A further disadvantage, and one exacerbated by the complexity of such machinery, is that the malfunction of even one small part can result in substantial downtime of the seaming apparatus. Delays in the repair and maintenance of such machinery causes loss of production. This, along with the cost of the many parts, results in added overhead when such lid seamers are used in production operations.
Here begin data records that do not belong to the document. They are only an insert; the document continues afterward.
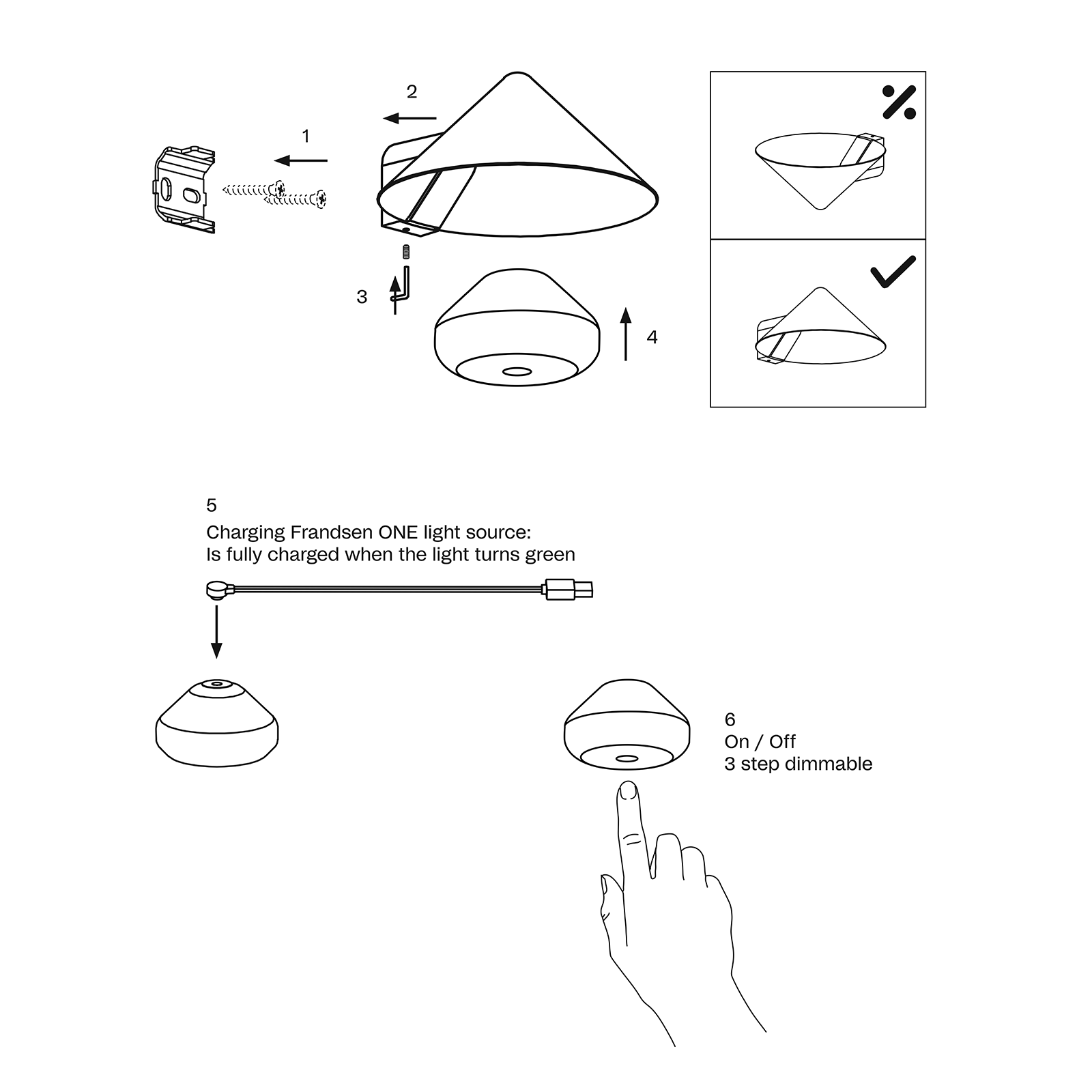 2

1

3

4

5
Charging Frandsen ONE light source:
Is fully charged when the light turns green

6
On / Off
3 step dimmable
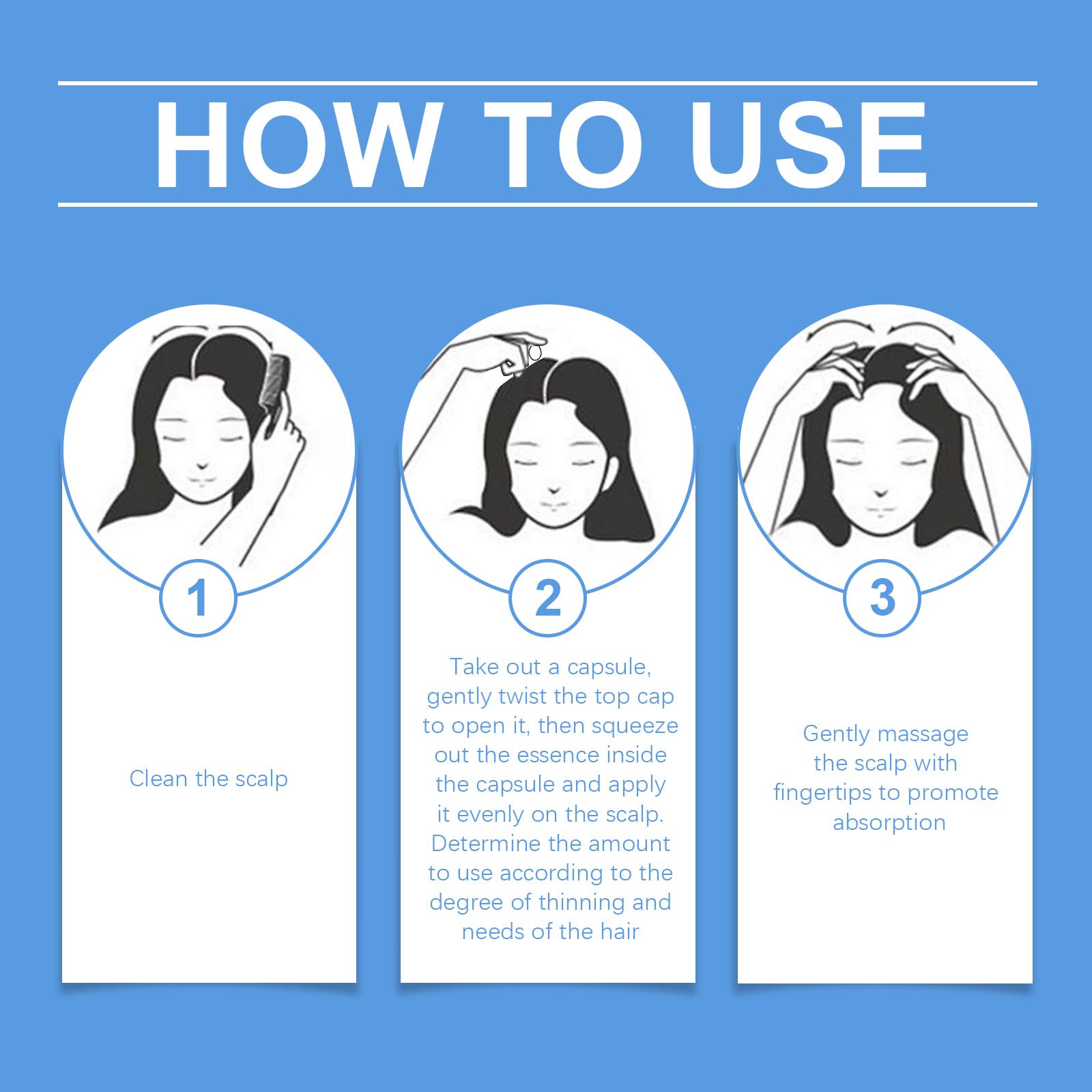 HOW TO USE

1

Clean the scalp

2

Take out a capsule, gently twist the top cap to open it, then squeeze out the essence inside the capsule and apply it evenly on the scalp. Determine the amount to use according to the degree of thinning and needs of the hair

3

Gently massage the scalp with fingertips to promote absorption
In addition to the capital and overhead costs associated with the acquisition and maintenance of such machines, there is a further cost where a liquid product is to be packaged. Since the seaming stations are arranged in a circle, when a filled container is transferred to a seaming station, the substantial forces resulting from centripetal acceleration are present such that spillage of the product becomes problematic. Indeed, in beverage operations, it is not unusual to loose approximately three percent (3%) of the product to spillage during the seaming operation.
Due to the inherent design of such seamers, they exert a high column loading on the containers in order to maintain the containers upright and spinning with the lids pressed thereon during the seaming operation. However, such high column loading is undesirable with an increasing trend towards thinner walled aluminum containers that are employed to reduce material's cost. Such high column loading coupled with thin walled containers can result in undue compression and collapse of the container body during the seaming operation.
Accordingly, a need remains for improved seaming apparatus and methods to attach lids onto container bodies. There is a need for such apparatus to be lower in capitol costs as well as having lower costs of installation, maintenance and use. There are further needs to reduce product loss during, to allow seaming of thin walled containers and to provide more efficient seaming apparatus and methods which can be employed by small volume packagers.